↓↓↓

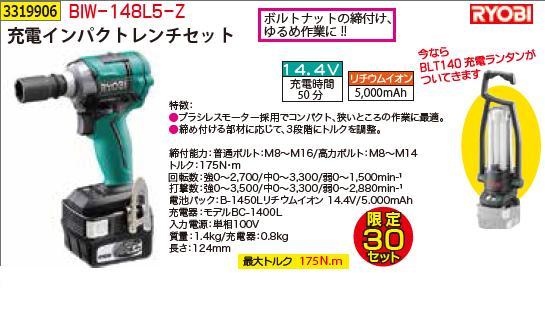 充電インパクトレンチセット(充電ランタン付) BIW-148L5-Z 【REX vol.33】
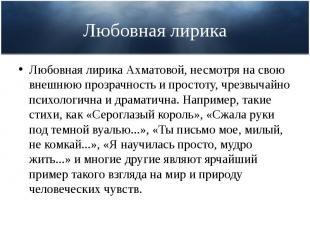 Любовная лирика Любовная лирика Ахматовой, несмотря на свою внешнюю прозрачность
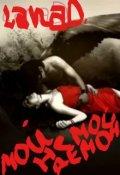 """Обложка книги """"Мой (не Мой) Демон"""""""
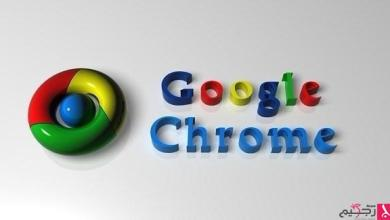Photo of غوغل تطلق تحديثاً أمنياً لمتصفحها كروم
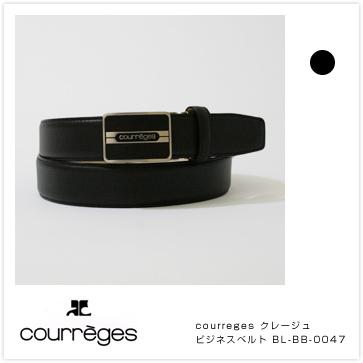 【ビジネスベルト メンズ】 courreges [クレージュ] ビジネスベルト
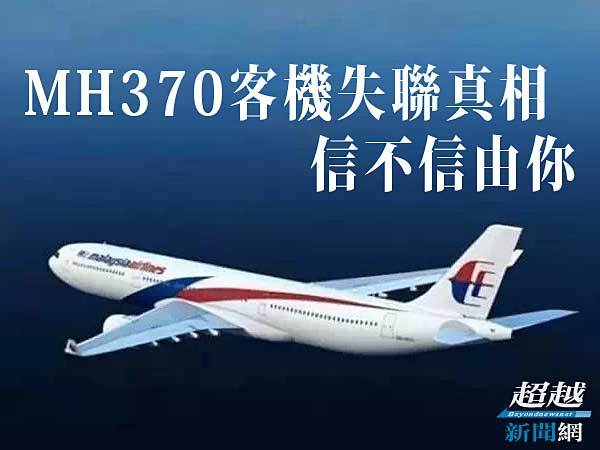 the-truth-about-mh370-lost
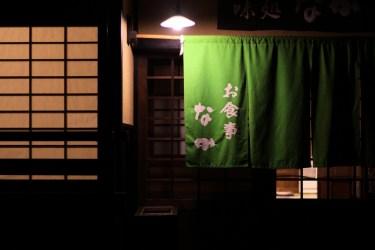 Kurokawa Onsen (10)
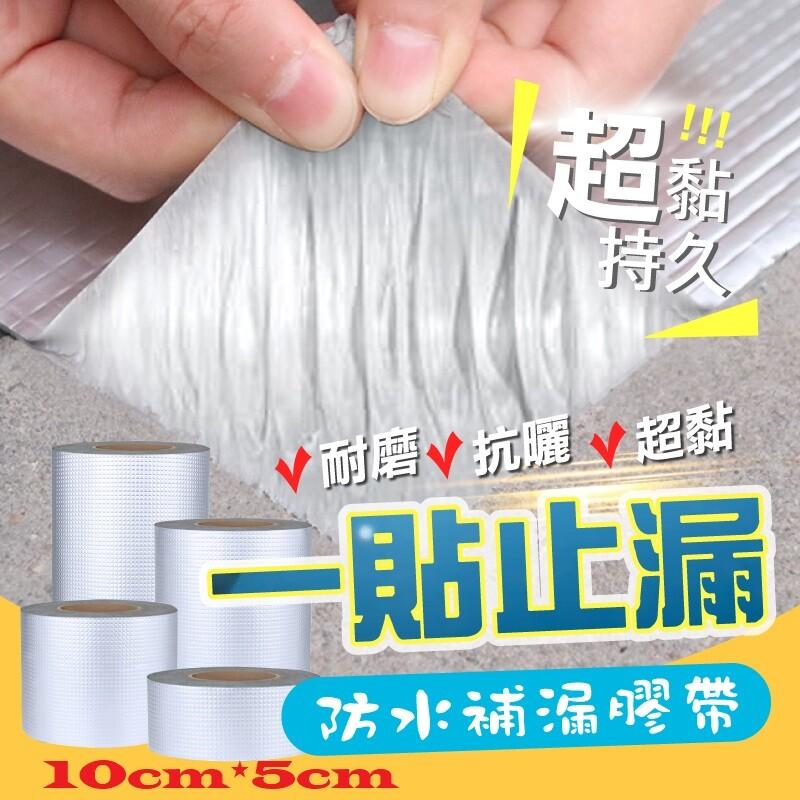 超黏補漏防水膠帶10cm*5m防水鋁箔方格防漏膠帶丁基膠帶 屋頂牆壁裂縫滲水管漏水抓漏止漏防水膠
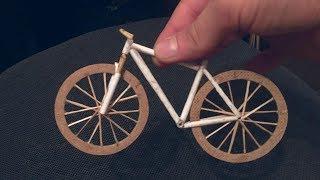 як зробити міні велосипед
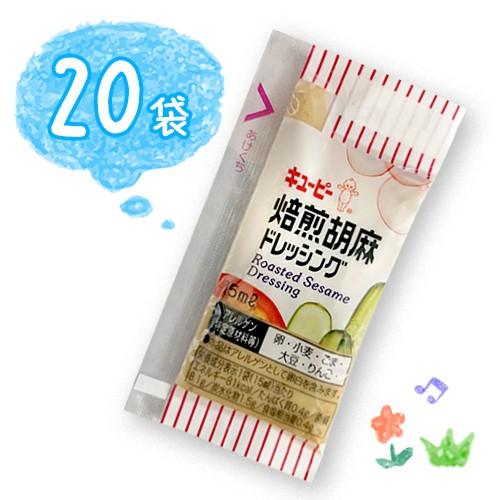キューピー 焙煎胡麻ドレッシング 小袋 20袋(...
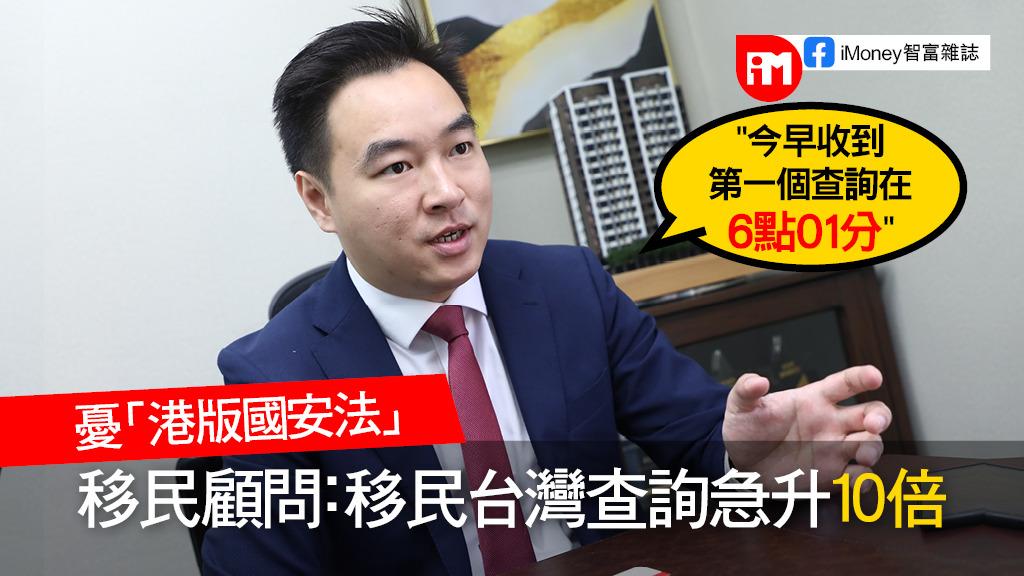 【iMoney智富】憂「國安法」 移民顧問:移民台灣查詢起碼急升10倍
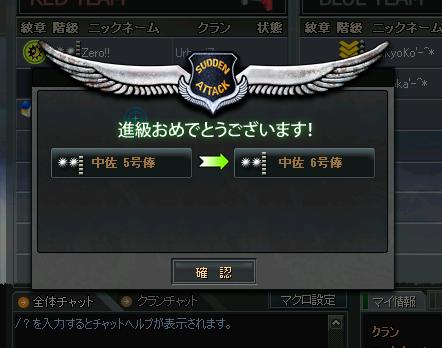 中佐6!!(Zero!!)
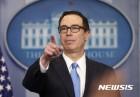 美, 北과 거래한 러시아 은행에 제재 철퇴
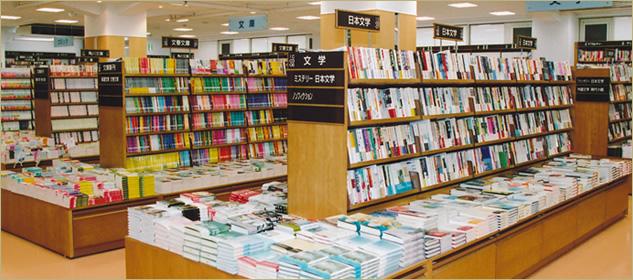 紀伊國屋書店 川越店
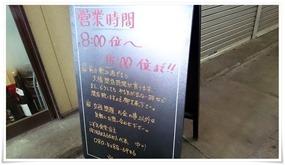 店頭の立て看板@こずえ食堂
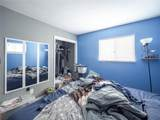 5361 Burgess Avenue - Photo 11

↑↑↑

Task statement: Print the listing word for word but skip its pictures.

Written solution:
 充電インパクトレンチセット(充電ランタン付) BIW-148L5-Z 【REX vol.33】
 Любовная лирика Любовная лирика Ахматовой, несмотря на свою внешнюю прозрачность
 """Обложка книги """"Мой (не Мой) Демон"""""""
Photo of غوغل تطلق تحديثاً أمنياً لمتصفحها كروم
 【ビジネスベルト メンズ】 courreges [クレージュ] ビジネスベルト
 the-truth-about-mh370-lost
 Kurokawa Onsen (10)
 超黏補漏防水膠帶10cm*5m防水鋁箔方格防漏膠帶丁基膠帶 屋頂牆壁裂縫滲水管漏水抓漏止漏防水膠
 як зробити міні велосипед
キューピー 焙煎胡麻ドレッシング 小袋 20袋(...
 【iMoney智富】憂「國安法」 移民顧問:移民台灣查詢起碼急升10倍
 中佐6!!(Zero!!)
 美, 北과 거래한 러시아 은행에 제재 철퇴
 紀伊國屋書店 川越店
 店頭の立て看板@こずえ食堂
 5361 Burgess Avenue - Photo 11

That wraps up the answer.